As the music continues, the nak muay take a brief moment to contemplate as they sit with hands in the wai position (a prayer-like pose which is a show of respect and greeting rather than a holy petition). What follows is a series of bows and symbolic gestures passed down to fighters from their teacher or khru. While varied from boxer to boxer, these moves are highly stylized and express respect for one’s teacher, one’s camp, and the spirit of the art.

The fighters then rise and begin the dance or ram component of the ceremony. Part of the purpose of the ram is to demonstrate a nak muay’s agility, balance and grace. These dances all share basic elements, including a repeated series of movements along each of the four sides of the ring, and a final wai of respect in their corner upon completion.

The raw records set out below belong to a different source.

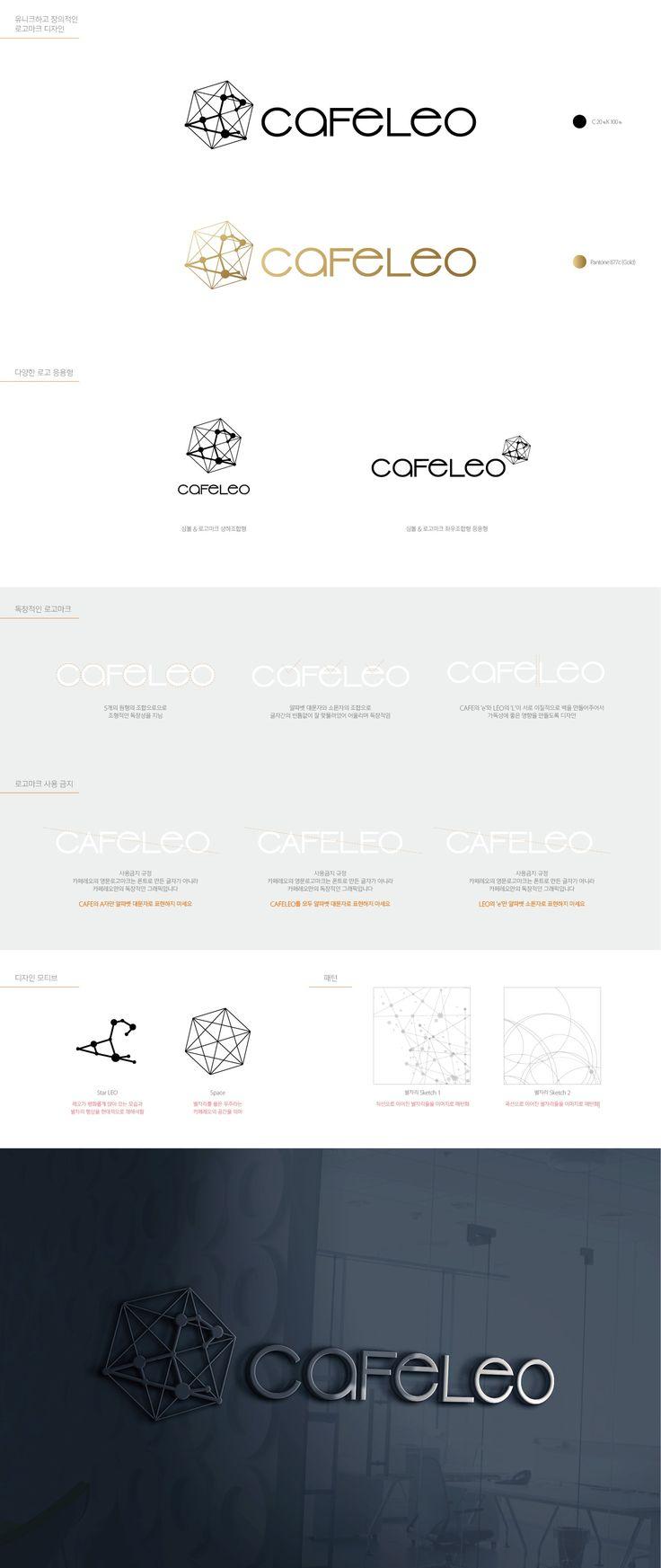 카페레오/ Design by springstar / 카페레오만의 유니크하고 창의적인 디자인을 연구하여 심플하면서도 다방면, 적극적으로 사용할 수 있는 로고 디자인 #카페 #사자자리 #별자리 #커피 #별 #leo #카페레오 #로고디자인 #로고 #디자인 #디자이너 #라우드소싱 #레퍼런스 #콘테스트 #logo #design #포트폴리오 #디자인의뢰 #공모전 #미니멀리즘 #맞팔 #심볼마크 #심볼 #일러스트 #작업 #color #타이포그래피 #아이콘 #곡선 #로고타입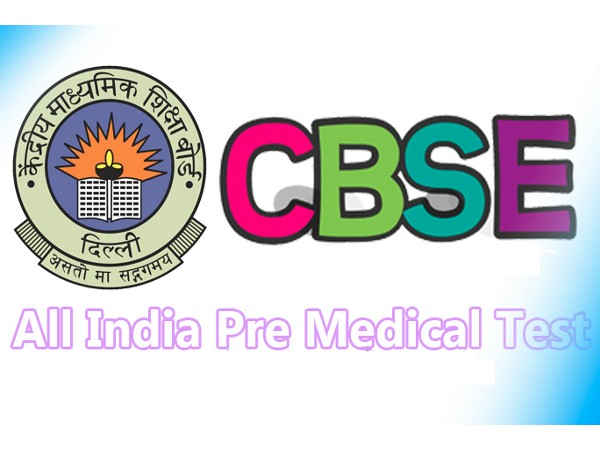 CBSE to conduct AIPMT 2014 examination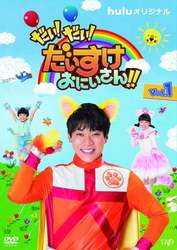 だい! だい! だいすけおにいさん!! Vol.1 [DVD]/横山だいすけ【中古】[☆3]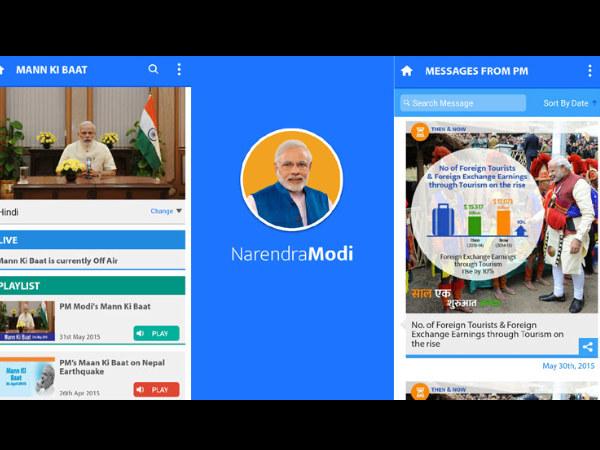 Prime Minister Launches Narendra Modi Mobile App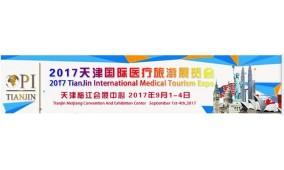 2017天津国际医疗旅游展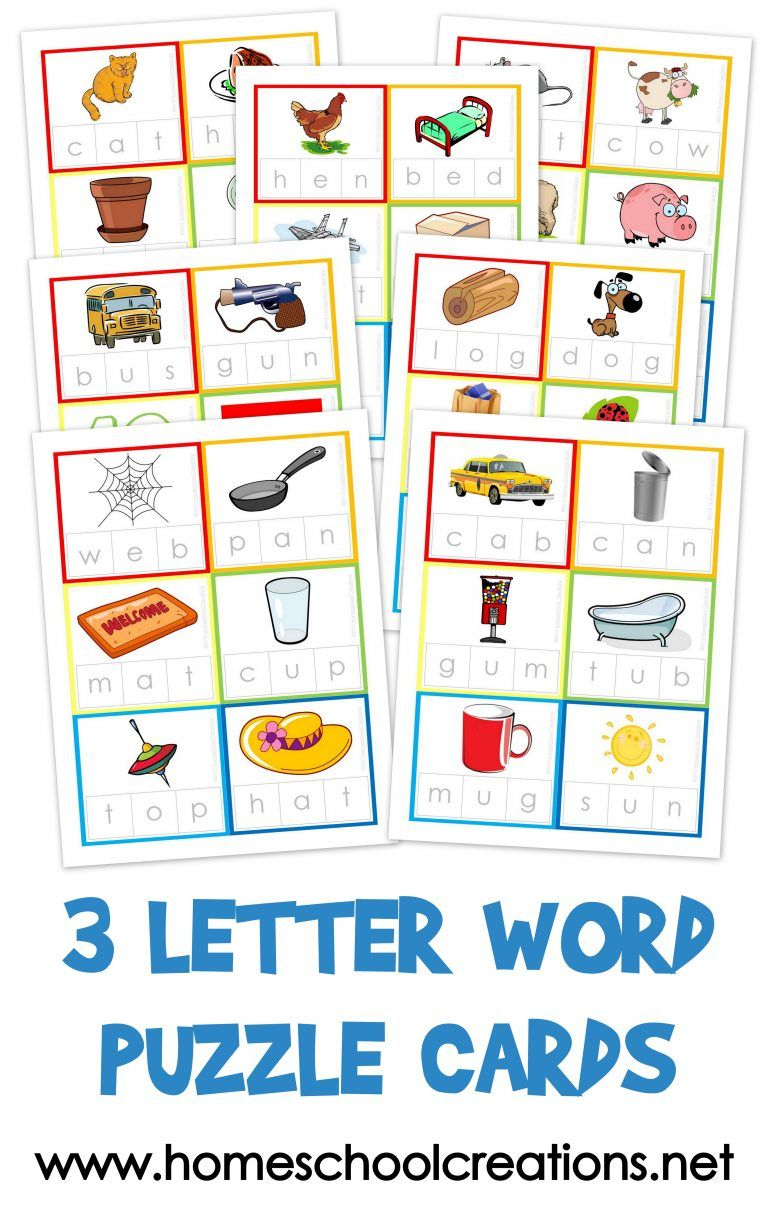 Three Letter Word Cards ~ Free Printable | Kindergarten Stuff | 3 - Printable Letter Puzzles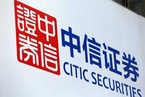 New Stakeholders for CITIC Securities Shake-Up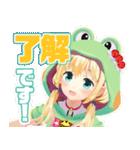 虹河ラキ(個別スタンプ:02)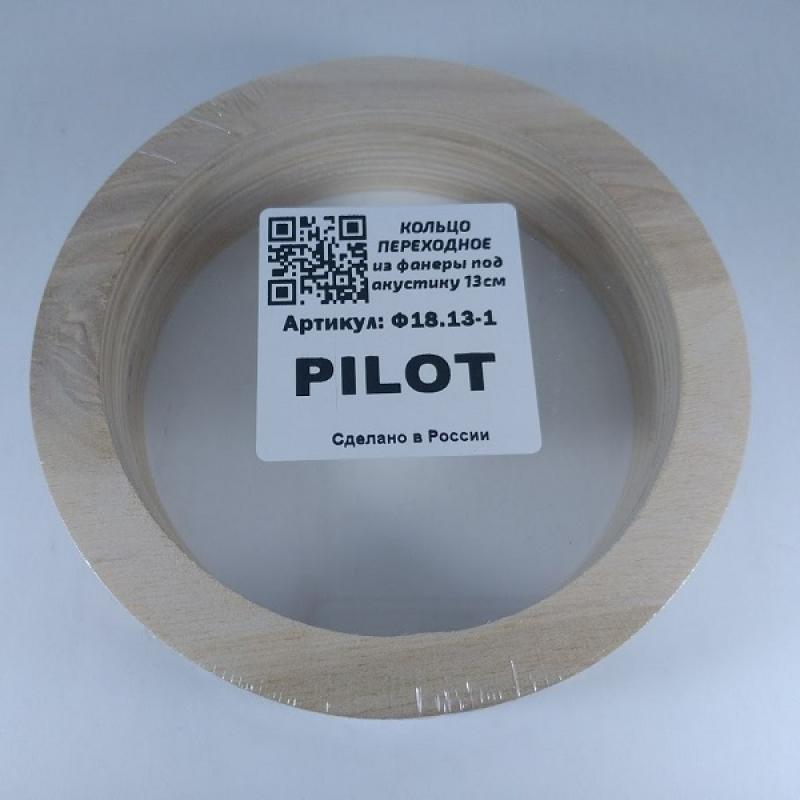 PILOT Ф18.13-1, кольцо переходное 13 см, Фанера 18 мм, цена за пару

From here the competition proper begins. The two competitors move to the center of the ring where the referee wipes off each pair of gloves quickly along his shirt front, reaches his arm between the faced-off opponents and with a sharp gesture, cries “chok!” (“Fight”).

A bout consists of five, three-minute rounds with two minute breaks in-between. Contestants are matched according to weight, experience and record in the same fashion as international boxers. Unlike the fisticuffs of the west, however, Thai-style boxers use an array of bodily weapons.

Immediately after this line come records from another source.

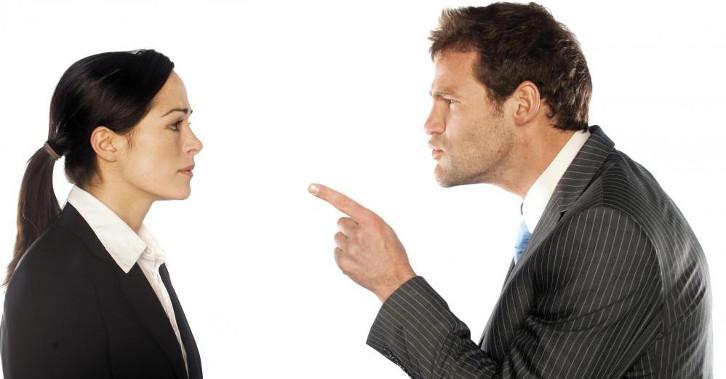 Межличностный конфликт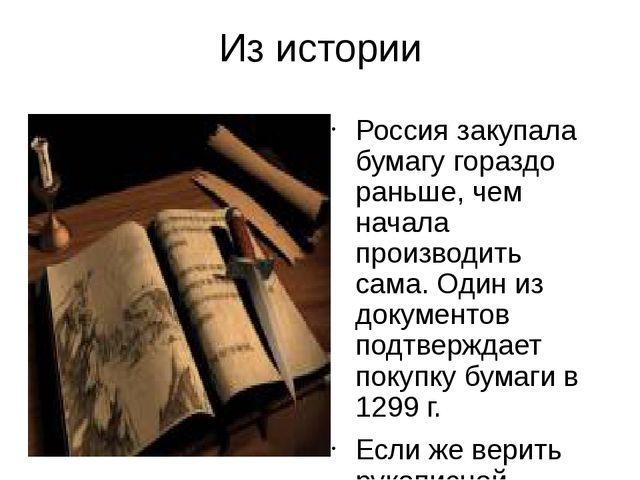 Из истории Россия закупала бумагу гораздо раньше, чем начала производить сама...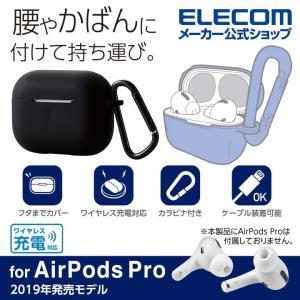 エレコム AirPods Pro 用 カラビナ付きシリコンケース エアポッズプロ 対応 ケース カバ...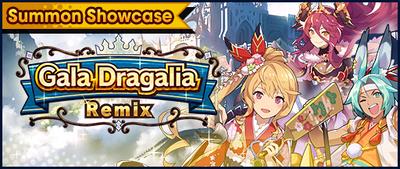 Banner Summon Showcase Gala Dragalia Remix (Jan 2021).png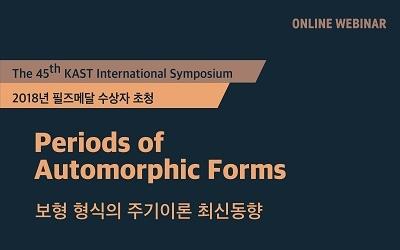 POSTECH-한림원 '제45회 한림국제심포지엄' 개최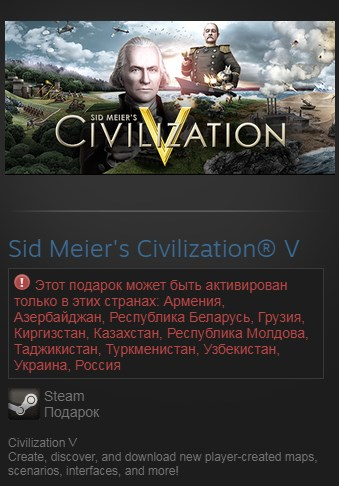 Sid Meier´s Civilization V (RU/CIS/Steam)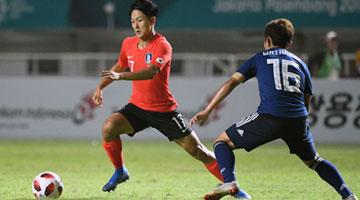 남한아시아축구우승.jpg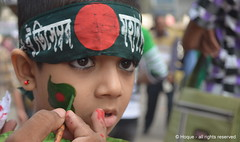 """""""ViCTORY DAY OF BANGLADESH"""" (16th December) (Mukammel Hoque) Tags: life from pakistan red portrait color green born freedom kid eyes december fighter child view you photos expression or flag fear free victory innocence everyone 16 dhaka 16th bangladesh d5100 nikond5100"""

Nak muay strategically punish each other with kicks, punches, elbows and knees. Strikes include shin kicks to all surfaces of the body, forward foot and knee thrusts, elbow strikes to the head and hooking or curved knees to ribs and tender organs. The groin is off limits as a target, as is the back of the neck, but all else is fair game. Once a good bout gets going, the entertainment enthralls. I have been to Lumpini many times and have yet to be disappointed with the quantity and quality of pugilist action.

Lumpini stadium is home to an array of drama each Tuesday, Friday and Saturday. The ring is the locus of activity, but it is by no means the only arena from which one is stimulated and entertained. By the time the officially sanctioned fights were underway, the betting section of mid-aged men had grown to encompass about one third of both the second and third tiers of seating. Many of these men were no doubt fighters themselves at one time. Now they enjoy the action of the ring as well as the intensive gambling that accompanies each event.

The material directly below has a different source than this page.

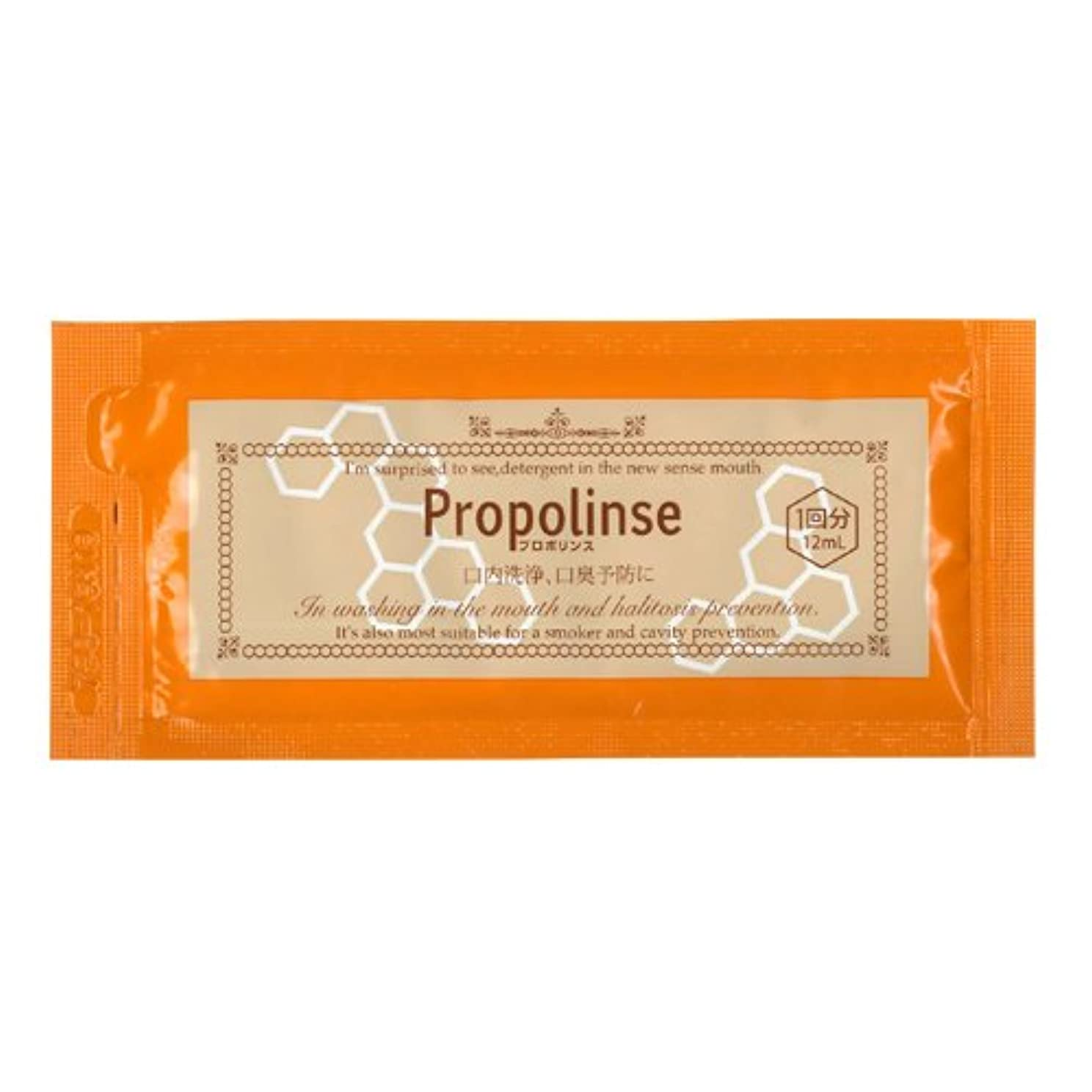 領収書気分が良い必要プロポリンス ハンディパウチ 12ml(1袋)×100袋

This section became a madhouse of wagering as the night wore on. It remained a roiling mass of waving arms and bellowing voices through to the final seconds of the main event. While the action inside the ring certainly warranted such excitement, it was difficult at times to keep my eyes ringside with all the “upstaging” going on in the stands.

In recent years the Thais have begun to market their favorite sport to western tourists, resulting in an audience comprised of westerners and locals alike. Flyers, tour services and every guidebook advertise and extol the excitement of attending a muaythai bout and guests now run the gamut: from an assembly of Thai men between the ages of 40 and 60 in short-sleeved, plaid shirts, polyester pants and plastic flip-flops, to dread-locked, pierced and fully tattooed young foreigners and gorgeous blonds from god-knows where in spaghetti-strapped tops and tight-fitting tunics looking bored alongside their well-muscled boyfriends. Polite, yellow-vested boys and girls wandered the arena serving drinks and snacks throughout the evening.

When I first attended a night of fights at Lumpini some six years ago, the cost of a ticket was half of what it is today. There were no English speaking announcers describing the basic structure of the sport, its rules and peculiarities. There was certainly no well-choreographed and precisely executed demo performed in the middle of the evening’s bouts, and there were few foreigners, (and fewer women), in the stands.

Back then, the wooden benches forming the top seating section were grubby and litter-strewn. The place is tidier these days, and while cats still roam the partially open-air stadium, (no doubt attending to their rat-control duties between beauty naps), overall, Lumpini Stadium is looking pretty good.